Ueber die Anwendungen der mittelst brennbarer
Gase und atmosphärischer Luft erzeugten hohen Temperaturen; von Th. Schlösing.
Aus den Comptes rendus, t. LXII p. 187; Januar
1866.
Schlösing, über die Anwendungen der Gasfeuerung.

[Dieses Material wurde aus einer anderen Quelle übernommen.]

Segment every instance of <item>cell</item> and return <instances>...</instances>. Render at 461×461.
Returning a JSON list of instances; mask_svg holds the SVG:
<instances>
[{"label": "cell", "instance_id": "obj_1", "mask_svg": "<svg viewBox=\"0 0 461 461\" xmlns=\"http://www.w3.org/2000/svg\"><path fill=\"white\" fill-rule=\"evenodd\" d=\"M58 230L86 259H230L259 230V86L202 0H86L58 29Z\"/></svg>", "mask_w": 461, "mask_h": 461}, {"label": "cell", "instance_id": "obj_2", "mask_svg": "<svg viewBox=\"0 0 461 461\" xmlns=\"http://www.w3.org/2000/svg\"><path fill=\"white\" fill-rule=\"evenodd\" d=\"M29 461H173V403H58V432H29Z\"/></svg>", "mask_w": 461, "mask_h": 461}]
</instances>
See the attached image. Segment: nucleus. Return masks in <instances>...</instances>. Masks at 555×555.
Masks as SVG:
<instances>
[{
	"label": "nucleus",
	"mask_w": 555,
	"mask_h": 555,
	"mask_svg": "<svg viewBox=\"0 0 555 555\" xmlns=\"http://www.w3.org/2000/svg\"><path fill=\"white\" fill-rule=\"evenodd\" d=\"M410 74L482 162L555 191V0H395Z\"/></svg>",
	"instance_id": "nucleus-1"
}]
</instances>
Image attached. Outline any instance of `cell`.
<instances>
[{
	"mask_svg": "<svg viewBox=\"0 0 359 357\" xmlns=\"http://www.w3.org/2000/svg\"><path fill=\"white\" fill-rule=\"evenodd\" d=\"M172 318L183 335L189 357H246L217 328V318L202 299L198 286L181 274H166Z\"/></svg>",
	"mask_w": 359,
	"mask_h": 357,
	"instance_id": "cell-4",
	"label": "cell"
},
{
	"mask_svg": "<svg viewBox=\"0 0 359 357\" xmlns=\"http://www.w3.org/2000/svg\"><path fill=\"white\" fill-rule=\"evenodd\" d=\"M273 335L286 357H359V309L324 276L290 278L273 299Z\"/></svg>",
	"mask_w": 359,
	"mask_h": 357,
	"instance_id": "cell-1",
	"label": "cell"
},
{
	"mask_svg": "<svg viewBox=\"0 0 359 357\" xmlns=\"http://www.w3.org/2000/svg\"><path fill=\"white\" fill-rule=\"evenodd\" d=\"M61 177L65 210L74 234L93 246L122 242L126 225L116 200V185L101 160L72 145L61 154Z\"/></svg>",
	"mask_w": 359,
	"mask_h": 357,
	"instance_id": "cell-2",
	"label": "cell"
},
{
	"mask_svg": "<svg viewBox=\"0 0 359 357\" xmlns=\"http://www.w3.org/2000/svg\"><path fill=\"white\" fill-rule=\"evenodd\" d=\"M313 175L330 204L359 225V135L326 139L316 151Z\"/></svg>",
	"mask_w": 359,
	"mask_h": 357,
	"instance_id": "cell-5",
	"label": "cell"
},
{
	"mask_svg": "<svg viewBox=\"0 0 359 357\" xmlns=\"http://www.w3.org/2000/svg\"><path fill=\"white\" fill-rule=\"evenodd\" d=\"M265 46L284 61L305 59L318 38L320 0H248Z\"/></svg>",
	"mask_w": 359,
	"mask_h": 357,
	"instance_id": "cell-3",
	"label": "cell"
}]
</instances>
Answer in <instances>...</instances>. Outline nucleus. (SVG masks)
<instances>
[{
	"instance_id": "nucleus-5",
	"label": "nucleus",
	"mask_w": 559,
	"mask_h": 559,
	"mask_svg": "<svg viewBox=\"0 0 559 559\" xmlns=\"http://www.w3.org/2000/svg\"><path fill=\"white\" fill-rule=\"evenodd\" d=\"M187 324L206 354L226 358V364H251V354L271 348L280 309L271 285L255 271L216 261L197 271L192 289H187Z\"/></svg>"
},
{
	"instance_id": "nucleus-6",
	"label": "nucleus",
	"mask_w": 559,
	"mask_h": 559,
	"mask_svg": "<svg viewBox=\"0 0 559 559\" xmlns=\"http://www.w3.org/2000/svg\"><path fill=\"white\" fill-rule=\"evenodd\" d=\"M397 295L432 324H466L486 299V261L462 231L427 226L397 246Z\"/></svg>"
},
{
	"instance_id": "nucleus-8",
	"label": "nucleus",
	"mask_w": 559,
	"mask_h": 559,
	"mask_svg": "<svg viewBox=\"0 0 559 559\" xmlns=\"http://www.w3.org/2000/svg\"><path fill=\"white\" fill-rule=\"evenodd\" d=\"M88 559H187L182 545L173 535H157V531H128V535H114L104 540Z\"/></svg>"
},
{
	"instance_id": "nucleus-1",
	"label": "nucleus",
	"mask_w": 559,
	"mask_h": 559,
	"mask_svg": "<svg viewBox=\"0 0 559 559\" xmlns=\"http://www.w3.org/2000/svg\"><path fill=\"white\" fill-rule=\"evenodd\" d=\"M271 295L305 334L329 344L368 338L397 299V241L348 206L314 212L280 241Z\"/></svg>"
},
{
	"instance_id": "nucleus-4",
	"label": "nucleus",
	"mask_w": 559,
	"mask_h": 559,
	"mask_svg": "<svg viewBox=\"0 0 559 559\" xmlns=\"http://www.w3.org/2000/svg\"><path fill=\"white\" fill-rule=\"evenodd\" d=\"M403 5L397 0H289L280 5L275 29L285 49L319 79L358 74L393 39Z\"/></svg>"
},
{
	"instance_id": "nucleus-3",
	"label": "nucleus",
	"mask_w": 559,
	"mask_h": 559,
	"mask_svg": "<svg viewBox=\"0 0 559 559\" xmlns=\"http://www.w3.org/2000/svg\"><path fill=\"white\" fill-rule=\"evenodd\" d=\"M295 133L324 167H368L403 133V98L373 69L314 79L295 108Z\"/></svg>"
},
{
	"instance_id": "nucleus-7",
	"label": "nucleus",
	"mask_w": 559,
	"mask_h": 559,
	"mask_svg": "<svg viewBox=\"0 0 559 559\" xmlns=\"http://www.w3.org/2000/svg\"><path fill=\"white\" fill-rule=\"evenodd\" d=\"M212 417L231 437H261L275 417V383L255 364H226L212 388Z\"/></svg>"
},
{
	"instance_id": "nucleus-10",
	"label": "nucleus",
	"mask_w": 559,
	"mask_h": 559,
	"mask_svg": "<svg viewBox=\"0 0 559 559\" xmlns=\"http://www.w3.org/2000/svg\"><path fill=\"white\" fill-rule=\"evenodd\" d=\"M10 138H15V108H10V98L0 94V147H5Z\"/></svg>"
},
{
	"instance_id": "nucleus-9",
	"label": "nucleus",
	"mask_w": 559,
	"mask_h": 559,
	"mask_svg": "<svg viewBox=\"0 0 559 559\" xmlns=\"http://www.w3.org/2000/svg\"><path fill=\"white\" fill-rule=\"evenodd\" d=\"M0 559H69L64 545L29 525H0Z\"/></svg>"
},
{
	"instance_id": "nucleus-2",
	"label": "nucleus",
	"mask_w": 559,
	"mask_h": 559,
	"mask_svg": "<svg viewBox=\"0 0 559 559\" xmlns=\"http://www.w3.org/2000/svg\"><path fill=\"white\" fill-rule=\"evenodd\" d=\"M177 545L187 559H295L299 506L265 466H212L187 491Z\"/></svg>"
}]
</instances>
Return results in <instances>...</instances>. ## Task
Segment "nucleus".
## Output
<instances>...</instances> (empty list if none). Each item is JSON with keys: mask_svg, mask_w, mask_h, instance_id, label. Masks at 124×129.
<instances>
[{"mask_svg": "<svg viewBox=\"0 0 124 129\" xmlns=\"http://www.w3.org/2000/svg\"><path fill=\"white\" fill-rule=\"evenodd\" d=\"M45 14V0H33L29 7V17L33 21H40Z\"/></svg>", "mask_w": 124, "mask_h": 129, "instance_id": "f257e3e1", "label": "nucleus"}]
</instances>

In meiner (vorstehenden) Mittheilung über die durch Verbrennung von Leuchtgas
hervorgebrachten hohen Temperaturen beschränkte ich mich auf einen Bericht über die
von mir angestellten Versuche und enthielt mich, aus denselben die Folgerungen zu
ziehen, welche sie gestatten. Im Folgenden erlaube ich mir, auf einige Anwendungen
des von mir angegebenen Verfahrens aufmerksam zu machen, welche sich theils schon
bewährt haben, theils einer Berücksichtigung werth seyn dürften.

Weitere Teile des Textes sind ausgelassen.